International Journal of Computer Applications |
Foundation of Computer Science (FCS), NY, USA |
Volume 12 - Number 11 |
Year of Publication: 2011 |
Authors: P. Kathirvel, Dr. M. Sabarimalai Manikandan, Dr. K. P. Soman |
10.5120/1729-2340 |
P. Kathirvel, Dr. M. Sabarimalai Manikandan, Dr. K. P. Soman . Automated Referee Whistle Sound Detection for Extraction of Highlights from Sports Video. International Journal of Computer Applications. 12, 11 ( January 2011), 16-21. DOI=10.5120/1729-2340
This paper proposes a simple and automated referee whistle sound detection (RWSD) for sports highlights extraction and video summarization. The proposed method is based on preprocessor, linear phase bandpass finite impulse response (FIR) filter short-time energy estimator and decision logic. At the processing stage the discrete audio sequence is divided into non-overlapping blocks and then amplitude normalization is performed. Then, a bandpass filter is designed to accentuate referee whistle sound and suppress other audio events.

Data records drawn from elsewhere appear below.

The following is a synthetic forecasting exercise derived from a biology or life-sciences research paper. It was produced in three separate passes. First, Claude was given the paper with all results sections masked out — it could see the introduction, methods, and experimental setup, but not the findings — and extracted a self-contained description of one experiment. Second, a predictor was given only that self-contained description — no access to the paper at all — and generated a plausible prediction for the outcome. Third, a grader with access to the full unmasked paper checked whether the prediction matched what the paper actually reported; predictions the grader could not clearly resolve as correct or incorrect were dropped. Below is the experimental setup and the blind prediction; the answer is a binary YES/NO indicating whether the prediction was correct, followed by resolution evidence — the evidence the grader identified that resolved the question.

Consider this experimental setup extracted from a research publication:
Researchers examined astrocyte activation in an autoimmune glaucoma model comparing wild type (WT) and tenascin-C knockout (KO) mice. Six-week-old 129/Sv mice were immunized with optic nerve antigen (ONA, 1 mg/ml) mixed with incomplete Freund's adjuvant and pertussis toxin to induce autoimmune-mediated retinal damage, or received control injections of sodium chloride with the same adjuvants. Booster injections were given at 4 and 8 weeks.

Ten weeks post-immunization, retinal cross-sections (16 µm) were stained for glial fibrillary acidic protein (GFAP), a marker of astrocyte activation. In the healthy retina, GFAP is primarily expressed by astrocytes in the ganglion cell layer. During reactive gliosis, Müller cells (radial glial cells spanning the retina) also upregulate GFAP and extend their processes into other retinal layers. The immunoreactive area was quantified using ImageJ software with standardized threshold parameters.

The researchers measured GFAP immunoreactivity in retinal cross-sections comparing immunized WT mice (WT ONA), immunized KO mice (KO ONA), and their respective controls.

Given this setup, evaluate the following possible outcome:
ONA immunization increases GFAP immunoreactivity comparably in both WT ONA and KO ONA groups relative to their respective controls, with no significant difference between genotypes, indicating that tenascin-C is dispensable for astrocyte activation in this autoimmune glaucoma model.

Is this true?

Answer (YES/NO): NO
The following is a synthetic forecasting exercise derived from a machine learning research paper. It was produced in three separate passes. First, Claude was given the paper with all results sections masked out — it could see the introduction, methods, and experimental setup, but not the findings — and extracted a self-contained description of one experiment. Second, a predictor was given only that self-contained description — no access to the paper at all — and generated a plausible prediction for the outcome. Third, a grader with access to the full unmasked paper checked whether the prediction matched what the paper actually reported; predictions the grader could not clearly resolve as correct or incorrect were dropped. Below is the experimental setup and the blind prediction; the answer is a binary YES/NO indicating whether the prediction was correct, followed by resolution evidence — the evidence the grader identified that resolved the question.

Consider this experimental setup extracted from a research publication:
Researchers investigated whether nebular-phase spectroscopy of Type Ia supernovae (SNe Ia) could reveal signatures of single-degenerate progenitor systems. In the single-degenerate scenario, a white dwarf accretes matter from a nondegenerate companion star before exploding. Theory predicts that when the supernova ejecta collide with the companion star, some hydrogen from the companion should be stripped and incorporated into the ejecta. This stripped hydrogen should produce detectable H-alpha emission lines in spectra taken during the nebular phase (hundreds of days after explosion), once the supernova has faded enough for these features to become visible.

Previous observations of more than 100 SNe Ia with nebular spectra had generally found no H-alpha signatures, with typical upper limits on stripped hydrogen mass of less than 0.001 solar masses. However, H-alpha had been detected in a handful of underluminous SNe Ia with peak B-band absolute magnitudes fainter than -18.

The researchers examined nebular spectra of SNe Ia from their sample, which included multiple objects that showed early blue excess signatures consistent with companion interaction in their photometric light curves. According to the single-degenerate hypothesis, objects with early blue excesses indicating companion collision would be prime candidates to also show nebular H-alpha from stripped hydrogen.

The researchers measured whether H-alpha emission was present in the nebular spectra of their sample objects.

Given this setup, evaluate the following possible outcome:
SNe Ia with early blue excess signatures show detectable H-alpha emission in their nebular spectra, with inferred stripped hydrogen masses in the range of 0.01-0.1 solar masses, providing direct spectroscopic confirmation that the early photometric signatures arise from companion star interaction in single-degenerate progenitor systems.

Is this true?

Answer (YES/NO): NO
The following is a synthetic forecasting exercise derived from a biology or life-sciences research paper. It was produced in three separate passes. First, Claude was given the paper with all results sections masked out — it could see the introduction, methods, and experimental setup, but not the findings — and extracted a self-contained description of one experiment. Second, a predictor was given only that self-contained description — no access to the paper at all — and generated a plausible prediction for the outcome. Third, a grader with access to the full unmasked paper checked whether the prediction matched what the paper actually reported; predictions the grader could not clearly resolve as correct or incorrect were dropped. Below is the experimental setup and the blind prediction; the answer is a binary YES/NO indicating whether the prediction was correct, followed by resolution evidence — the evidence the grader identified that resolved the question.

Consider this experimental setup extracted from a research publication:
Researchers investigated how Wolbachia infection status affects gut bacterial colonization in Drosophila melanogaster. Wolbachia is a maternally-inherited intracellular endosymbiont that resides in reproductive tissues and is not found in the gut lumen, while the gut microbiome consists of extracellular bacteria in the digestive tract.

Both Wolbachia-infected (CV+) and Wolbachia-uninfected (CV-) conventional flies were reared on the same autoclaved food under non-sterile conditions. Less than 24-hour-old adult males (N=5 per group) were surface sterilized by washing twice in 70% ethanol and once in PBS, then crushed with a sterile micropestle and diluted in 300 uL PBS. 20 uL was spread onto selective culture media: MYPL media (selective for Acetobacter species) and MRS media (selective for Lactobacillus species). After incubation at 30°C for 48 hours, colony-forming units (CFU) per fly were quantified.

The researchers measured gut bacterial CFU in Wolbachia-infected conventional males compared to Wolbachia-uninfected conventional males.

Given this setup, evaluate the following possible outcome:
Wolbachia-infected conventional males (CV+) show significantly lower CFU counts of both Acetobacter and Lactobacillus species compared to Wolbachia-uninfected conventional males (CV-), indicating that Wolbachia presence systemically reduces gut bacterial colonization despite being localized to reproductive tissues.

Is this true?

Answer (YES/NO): NO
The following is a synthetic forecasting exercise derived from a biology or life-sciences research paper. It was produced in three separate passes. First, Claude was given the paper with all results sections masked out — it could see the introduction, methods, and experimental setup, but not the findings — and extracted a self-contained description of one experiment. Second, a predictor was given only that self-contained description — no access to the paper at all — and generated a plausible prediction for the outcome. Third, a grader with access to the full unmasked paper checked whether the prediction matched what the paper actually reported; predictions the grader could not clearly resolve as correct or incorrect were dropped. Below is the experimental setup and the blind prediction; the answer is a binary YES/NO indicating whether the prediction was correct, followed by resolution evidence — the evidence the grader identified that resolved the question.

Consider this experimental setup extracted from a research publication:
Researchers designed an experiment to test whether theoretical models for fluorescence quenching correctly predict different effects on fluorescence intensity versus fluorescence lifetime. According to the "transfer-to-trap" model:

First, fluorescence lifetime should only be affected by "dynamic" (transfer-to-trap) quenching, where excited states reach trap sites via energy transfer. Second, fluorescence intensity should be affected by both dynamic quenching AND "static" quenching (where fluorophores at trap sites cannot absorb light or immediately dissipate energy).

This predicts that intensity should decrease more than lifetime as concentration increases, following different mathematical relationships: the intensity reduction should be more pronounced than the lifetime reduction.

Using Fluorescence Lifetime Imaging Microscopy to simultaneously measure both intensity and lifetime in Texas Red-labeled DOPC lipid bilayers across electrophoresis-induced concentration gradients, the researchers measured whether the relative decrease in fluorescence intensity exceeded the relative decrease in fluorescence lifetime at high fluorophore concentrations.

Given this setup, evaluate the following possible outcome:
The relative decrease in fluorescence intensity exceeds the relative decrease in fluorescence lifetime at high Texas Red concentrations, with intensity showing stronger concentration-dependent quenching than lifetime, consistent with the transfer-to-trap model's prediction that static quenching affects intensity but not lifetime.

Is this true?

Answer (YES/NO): YES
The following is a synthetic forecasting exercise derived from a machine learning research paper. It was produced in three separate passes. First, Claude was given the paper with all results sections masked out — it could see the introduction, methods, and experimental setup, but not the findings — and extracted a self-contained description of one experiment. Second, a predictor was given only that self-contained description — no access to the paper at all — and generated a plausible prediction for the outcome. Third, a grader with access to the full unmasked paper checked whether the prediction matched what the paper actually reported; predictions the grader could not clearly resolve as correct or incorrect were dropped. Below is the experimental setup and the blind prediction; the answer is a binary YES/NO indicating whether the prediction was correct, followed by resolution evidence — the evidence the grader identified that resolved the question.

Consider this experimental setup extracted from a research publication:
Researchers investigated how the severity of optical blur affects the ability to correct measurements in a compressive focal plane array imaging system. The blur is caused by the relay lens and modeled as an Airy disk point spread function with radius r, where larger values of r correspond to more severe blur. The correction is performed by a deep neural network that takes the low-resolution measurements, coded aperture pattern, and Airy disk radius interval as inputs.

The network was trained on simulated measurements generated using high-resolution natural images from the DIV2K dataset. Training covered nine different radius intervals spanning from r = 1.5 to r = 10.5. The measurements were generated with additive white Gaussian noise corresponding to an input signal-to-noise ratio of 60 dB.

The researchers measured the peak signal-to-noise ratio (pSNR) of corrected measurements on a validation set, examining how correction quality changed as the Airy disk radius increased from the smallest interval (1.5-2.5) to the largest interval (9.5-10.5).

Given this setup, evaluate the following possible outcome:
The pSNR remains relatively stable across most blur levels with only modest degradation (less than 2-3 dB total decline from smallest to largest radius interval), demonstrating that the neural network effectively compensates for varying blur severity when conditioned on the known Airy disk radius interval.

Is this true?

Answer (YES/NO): NO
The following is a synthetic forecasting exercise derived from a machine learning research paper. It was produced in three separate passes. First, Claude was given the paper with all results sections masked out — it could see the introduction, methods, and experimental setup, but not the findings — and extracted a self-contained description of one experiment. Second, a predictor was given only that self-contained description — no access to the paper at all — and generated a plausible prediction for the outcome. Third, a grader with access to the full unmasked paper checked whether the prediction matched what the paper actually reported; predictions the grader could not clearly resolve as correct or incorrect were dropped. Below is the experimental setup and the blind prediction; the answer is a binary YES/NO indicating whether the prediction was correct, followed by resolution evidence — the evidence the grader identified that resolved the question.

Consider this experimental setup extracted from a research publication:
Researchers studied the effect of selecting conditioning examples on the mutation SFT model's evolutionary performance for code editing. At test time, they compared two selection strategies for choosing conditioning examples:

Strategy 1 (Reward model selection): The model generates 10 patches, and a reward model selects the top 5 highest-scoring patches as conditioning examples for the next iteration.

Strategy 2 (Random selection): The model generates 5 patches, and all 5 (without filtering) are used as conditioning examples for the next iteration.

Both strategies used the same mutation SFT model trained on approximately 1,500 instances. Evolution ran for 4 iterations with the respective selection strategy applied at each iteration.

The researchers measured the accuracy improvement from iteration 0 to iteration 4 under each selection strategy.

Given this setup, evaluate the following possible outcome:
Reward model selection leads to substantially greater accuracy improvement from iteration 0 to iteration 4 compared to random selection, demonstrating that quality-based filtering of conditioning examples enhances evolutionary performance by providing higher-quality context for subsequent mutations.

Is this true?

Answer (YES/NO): YES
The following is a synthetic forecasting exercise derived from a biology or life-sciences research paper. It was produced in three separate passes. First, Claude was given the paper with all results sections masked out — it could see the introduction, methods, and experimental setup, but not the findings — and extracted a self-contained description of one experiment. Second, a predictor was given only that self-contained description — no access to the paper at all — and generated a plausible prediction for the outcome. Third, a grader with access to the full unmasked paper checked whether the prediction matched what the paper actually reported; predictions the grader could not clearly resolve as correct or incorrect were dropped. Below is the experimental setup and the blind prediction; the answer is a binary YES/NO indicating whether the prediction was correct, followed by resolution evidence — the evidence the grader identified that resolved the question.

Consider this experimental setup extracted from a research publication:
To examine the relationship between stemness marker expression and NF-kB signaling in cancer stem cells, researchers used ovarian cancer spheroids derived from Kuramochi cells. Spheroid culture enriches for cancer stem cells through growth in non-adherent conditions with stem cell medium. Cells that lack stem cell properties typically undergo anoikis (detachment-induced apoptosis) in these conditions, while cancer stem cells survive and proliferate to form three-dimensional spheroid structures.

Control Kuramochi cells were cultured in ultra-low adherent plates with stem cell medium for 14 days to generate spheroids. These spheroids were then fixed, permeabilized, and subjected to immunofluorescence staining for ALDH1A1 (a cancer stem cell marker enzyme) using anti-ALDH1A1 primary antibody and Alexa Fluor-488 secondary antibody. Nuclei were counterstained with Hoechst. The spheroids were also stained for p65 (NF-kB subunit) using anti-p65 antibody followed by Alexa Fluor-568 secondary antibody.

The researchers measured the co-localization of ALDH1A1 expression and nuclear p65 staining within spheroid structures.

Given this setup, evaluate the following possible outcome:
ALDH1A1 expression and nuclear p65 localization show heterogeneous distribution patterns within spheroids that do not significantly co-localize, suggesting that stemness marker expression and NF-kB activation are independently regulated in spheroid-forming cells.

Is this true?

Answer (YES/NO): NO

Then, the filtered signal is fed to short-time energy (STE) estimator which includes amplitude squarer and linear filter to obtain a positive signal. In this work, we use decision rules based on the amplitude-dependent threshold and time-dependent threshold for detecting of referee whistle sound regions. The performance of the proposed design is tested using a large scale audio database including American football, soccer, and basket ball. The total duration of the test audio signal is approximately 12 hours and 11 minutes. The proposed method results in time-instants of boundaries of whistle sounds and then time instants are used to automatically extract the sports highlights from the unscripted video. Then, audio perception of the extracted sound segments is performed to indentify the false positive (FP) and false negative (FN). The proposed method has a detection failure rate of 19.4% (42 FP and 26 FN) and detects 324 whistle sounds successfully. The sensitivity and reliability of the proposed design are 92.5% and 80.5%, respectively. The design is implemented in MATLAB 7.0 version environment with the following system specifications: Intel (R) Pentium (R) Dual Quad CPU @ 2.40 GHz and 3 GB of RAM. The computation time is approximately 0.3-second for processing of 1-second block.